| The request |
Copy out the records below line for line, with no changes at all.

| Record excerpts |
──────
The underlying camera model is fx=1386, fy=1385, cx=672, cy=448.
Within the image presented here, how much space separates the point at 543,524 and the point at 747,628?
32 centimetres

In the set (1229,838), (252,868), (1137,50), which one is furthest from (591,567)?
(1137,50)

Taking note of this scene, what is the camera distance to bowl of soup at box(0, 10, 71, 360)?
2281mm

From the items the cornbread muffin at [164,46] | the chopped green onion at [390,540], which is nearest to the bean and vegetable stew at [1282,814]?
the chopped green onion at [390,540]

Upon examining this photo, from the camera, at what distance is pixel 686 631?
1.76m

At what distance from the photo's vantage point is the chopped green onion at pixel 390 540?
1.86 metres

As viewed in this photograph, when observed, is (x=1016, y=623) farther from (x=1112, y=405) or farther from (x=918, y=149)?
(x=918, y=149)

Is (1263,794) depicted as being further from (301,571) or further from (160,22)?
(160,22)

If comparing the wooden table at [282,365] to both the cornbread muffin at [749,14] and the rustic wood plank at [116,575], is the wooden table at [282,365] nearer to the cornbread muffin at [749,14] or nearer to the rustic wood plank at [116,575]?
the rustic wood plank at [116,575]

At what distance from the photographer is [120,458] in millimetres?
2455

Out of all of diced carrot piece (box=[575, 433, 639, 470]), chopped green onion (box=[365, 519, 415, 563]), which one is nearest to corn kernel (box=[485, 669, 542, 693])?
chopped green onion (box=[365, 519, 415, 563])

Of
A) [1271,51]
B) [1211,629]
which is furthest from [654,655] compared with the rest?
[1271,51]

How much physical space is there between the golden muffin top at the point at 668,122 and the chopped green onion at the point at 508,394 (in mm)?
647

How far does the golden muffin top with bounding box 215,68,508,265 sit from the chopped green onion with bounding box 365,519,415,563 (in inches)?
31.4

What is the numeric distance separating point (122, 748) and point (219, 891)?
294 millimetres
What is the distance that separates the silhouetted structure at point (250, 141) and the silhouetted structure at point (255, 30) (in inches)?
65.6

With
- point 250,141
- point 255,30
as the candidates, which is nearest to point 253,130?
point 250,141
──────
| Answer to the problem |
The underlying camera model is fx=1386, fy=1385, cx=672, cy=448.
Within the image presented here, how much space separates the point at 543,524 and the point at 747,628?
32 centimetres

In the set (1229,838), (252,868), (1137,50), which one is furthest from (591,567)?
(1137,50)

Taking note of this scene, what is the camera distance to bowl of soup at box(0, 10, 71, 360)?
2281mm

From the items the cornbread muffin at [164,46] | the chopped green onion at [390,540], which is nearest to the bean and vegetable stew at [1282,814]?
the chopped green onion at [390,540]

Upon examining this photo, from the camera, at what distance is pixel 686 631?
1.76m

At what distance from the photo's vantage point is the chopped green onion at pixel 390 540?
1.86 metres

As viewed in this photograph, when observed, is (x=1016, y=623) farther from (x=1112, y=405) or farther from (x=918, y=149)?
(x=918, y=149)

Is (1263,794) depicted as being further from (301,571) or further from (160,22)?
(160,22)

If comparing the wooden table at [282,365] to both the cornbread muffin at [749,14] and the rustic wood plank at [116,575], is the wooden table at [282,365] nearer to the cornbread muffin at [749,14] or nearer to the rustic wood plank at [116,575]?
the rustic wood plank at [116,575]

At what distance from the photographer is [120,458] in millimetres?
2455

Out of all of diced carrot piece (box=[575, 433, 639, 470]), chopped green onion (box=[365, 519, 415, 563]), which one is nearest to corn kernel (box=[485, 669, 542, 693])?
chopped green onion (box=[365, 519, 415, 563])

Of
A) [1271,51]
B) [1211,629]
which is furthest from [654,655] compared with the rest?
[1271,51]

How much physical space is there between the golden muffin top at the point at 668,122 and the chopped green onion at the point at 508,394 (in mm)?
647

How far does the golden muffin top with bounding box 215,68,508,265 sit from the chopped green onion with bounding box 365,519,415,563 (in inches)?
31.4

What is the numeric distance separating point (122, 748) and point (219, 891)?
294 millimetres
What is the distance that separates the silhouetted structure at point (250, 141) and the silhouetted structure at point (255, 30) (in inches)?
65.6

With
- point 250,141
- point 255,30
as the candidates, which is nearest to point 253,130?
point 250,141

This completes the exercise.